In World Economy News 09/01/2017
German economists called on the European Central Bank to raise interest rates after euro zone consumer prices rose faster than expected in December.
Inflation in the 19 countries sharing the euro increased an annual 1.1 percent last month, data showed on Wednesday, stirring a fear of inflation among German that goes back to the 1920s.
The ECB aims for inflation of just under 2 percent, but it has undershot its target for years. To fight off deflation, the central bank has cut interest rates to zero and pumped more than a trillion euros into the economy through a bond-buying program.
“It is time for a normalization (of monetary policy),” Stefan Bielmeier, the chief economist at DZ Bank, told the newspaper Bild. “Now a change in interest rates is doable.”
DIW institute chief Marcel Fratzscher told Bild: “The sooner the inflation rate in Europe reaches the goal of 2 percent, the quicker the ECB can raise interest rates. Savers would also benefit from this.”
Isabel Schnabel, one of the panel of economists that advises Chancellor Angela Merkel’s government, said an end to ultra-expansive monetary policy should come soon, Bild reported.
German consumer prices, harmonized to compare with other EU countries (HICP), rose by 1.7 percent on the year in December, the highest in more than three years, up from 0.7 percent in November, the Federal Statistics Office said on Tuesday.
For 2017, German inflation is expected to jump to around 1.5 percent from 0.4 percent in the past year.

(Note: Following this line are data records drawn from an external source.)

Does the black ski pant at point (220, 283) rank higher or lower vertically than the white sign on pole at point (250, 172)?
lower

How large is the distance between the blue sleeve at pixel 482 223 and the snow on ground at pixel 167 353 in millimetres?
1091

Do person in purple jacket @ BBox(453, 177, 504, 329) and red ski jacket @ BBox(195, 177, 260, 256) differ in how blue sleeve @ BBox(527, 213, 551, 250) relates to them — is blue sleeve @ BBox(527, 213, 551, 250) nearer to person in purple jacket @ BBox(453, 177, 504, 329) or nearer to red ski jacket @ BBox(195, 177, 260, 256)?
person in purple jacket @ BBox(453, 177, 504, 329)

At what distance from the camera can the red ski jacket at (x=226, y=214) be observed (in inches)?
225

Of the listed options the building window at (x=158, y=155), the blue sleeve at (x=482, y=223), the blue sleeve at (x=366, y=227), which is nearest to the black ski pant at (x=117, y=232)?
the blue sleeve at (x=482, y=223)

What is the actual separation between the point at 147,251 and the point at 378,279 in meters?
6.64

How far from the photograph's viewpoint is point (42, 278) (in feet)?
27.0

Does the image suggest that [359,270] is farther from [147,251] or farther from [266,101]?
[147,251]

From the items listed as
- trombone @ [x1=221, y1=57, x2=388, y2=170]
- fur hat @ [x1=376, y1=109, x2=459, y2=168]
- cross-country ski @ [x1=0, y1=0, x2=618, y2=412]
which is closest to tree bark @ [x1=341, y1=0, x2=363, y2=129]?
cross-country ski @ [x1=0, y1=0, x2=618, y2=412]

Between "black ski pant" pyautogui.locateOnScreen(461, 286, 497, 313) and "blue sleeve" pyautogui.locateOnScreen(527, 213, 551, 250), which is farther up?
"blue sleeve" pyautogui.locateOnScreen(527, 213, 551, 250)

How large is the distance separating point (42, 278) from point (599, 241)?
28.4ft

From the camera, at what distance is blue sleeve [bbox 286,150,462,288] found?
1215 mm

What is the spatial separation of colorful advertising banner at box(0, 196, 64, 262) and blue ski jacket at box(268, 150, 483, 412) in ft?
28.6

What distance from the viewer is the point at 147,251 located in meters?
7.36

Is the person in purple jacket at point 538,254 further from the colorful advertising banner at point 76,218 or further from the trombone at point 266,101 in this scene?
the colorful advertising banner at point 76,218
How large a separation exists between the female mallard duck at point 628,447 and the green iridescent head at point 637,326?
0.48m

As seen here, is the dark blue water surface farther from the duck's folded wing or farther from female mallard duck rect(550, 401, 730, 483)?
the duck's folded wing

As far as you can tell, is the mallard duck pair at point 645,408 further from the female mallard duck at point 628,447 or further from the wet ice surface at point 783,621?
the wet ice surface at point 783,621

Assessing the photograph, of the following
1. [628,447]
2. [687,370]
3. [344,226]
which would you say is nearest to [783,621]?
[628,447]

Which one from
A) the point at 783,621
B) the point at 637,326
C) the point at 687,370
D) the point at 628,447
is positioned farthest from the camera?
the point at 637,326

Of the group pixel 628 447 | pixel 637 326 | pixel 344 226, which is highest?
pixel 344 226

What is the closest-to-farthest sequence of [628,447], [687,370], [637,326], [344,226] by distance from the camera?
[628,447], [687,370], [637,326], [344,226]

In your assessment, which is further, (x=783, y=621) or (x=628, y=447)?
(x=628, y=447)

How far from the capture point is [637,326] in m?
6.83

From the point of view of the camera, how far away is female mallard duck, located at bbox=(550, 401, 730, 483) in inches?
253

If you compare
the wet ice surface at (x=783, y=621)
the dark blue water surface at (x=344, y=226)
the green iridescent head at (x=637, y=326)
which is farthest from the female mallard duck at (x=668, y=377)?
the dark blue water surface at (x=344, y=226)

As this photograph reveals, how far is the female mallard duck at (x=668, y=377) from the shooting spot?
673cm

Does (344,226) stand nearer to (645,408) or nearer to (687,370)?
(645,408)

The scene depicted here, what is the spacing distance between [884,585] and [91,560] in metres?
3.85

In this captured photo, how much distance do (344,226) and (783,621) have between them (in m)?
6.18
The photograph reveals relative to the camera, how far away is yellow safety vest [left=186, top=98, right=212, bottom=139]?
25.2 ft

The debate over policy began when the head of the Ifo institute, Clemens Fuest, said on Tuesday the jump in German inflation was a signal for the ECB to end its expansive monetary policy and its bond purchases.

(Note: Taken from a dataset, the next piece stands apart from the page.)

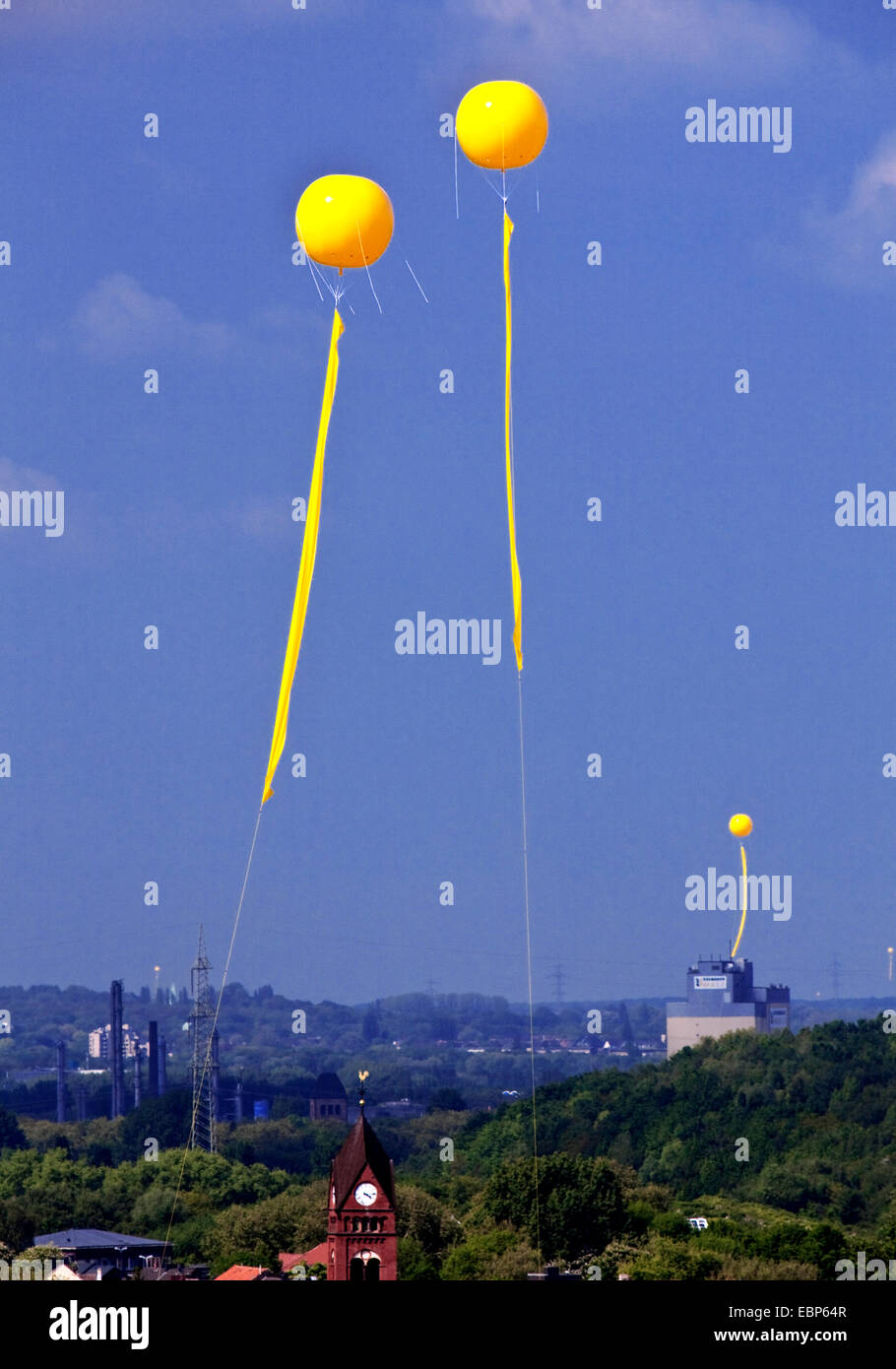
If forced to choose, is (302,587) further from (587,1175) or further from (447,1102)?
(447,1102)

German newspaper editorials took up the issue, concentrating on the cost to savers of ultra-low interest rates. With rates likely to remain near zero this year, German savers will lose an estimated 36 billion euros in 2017, DZ Bank economist Michael Stappel said.

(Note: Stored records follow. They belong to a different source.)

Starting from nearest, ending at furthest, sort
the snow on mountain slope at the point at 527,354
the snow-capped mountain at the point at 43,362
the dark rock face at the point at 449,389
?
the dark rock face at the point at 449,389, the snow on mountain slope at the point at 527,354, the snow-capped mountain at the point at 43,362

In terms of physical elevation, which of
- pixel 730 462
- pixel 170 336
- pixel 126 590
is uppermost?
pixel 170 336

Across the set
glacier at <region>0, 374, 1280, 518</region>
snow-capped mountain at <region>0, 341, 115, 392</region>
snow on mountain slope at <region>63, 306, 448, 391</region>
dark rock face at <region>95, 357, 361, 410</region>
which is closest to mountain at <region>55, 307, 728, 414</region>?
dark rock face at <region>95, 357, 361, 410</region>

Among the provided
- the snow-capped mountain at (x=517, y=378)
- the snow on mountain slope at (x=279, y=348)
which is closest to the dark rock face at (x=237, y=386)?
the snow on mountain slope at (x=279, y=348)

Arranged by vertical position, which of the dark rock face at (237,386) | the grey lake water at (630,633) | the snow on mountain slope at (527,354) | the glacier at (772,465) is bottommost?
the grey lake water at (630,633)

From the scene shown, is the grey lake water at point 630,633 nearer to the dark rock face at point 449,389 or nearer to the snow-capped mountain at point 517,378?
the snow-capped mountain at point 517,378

“Millions of savers are paying the bill now,” Bild commentator Jan Schaefer wrote. “Their savings are being de facto devalued while euro zone governments can keep taking on cheap new debt like never before
“This redistribution at the expense of savers must have an end … That’s why: Interest rates finally have to go up.”
In an editorial headlined “Change course, Mister Draghi”, the Sueddeutsche Zeitung said the ECB risked fuelling support for euro-sceptic parties – an argument also put forward by Finance Minister Wolfgang Schaeuble.
“The ECB cannot afford to lose its credibility – especially in Germany,” Sueddeutsche commentator Marc Beise wrote, pointing to the rise of populist sentiment in Europe and Britain’s vote to leave the European Union.
“Whoever sits in Frankfurt at the ECB headquarters, with a European vision and closes his eyes to the anger of more and more people in the country where he works, will in the end put at risk the whole European project.”